Manufacturing output increased 0.9 percent last month amid a significant rise in the index for motor vehicles and parts, according to the Federal Reserve.
The durable manufacturing index increased 1.6 percent. The nondurable manufacturing index slightly increased, with a growth in chemicals offsetting a drop in food, beverage and tobacco products. The index for publishing and logging slightly dropped.
Automakers have been increasing their production since President Donald Trump was inaugurated in January in anticipation of higher tariffs. Last week, Trump announced he would place a 25 percent tariff on vehicles and auto parts the U.S. imports.

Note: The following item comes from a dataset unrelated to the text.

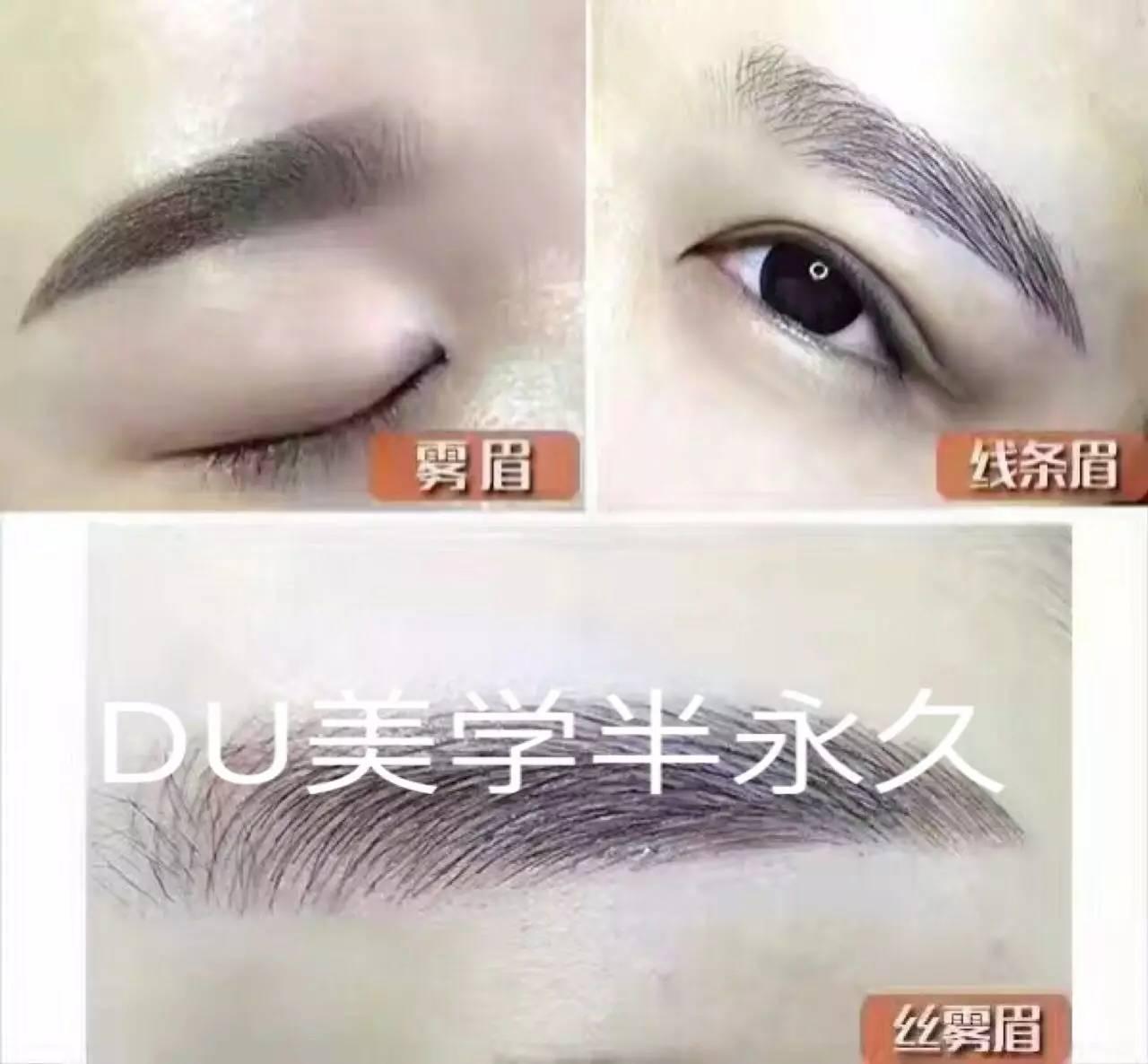 韩式半永久纹眉就在王春纹绣艺术中心-播视网-好生活,动起来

Industrial production increased 0.7 percent in February, following a 0.3 percent rise in January. Total industrial production in February, at 104.2 percent of its 2017 average, was 1.4 percent higher than its year-earlier mark. Industrial capacity utilization increased to 78.2 percent, but was still 1.4 percentage points under its long-term average.
The index for mining increased 2.8 percent, while the index for utilities increased 2.5 percent. “Most market groups posted gains in February,” according to the Federal Reserve. “The output of consumer goods gained 0.2 percent, as a 4.3 percent increase in the production of durable consumer goods outweighed a decline of 0.8 percent in the production of nondurable consumer goods.”
Business equipment output increased 1.6 percent, with transit equipment rising nearly 8 percent. Construction supplies increased 1.0 percent. The utilities index dropped 2.5 percent as the output for natural gas utilities and electric utilities dropped 11.1 percent and 1.2 percent, respectively.
Manufacturing capacity utilization increased 0.6 percentage points last month to 77.0 percent, which was still 1.2 percentage points under its long-term average. The operating rate for mining increased 2.4 percentage points to 90.3 percent, while the utilities operating rate dropped 2.2 percentage points to 73.9 percent, well under its long-term average.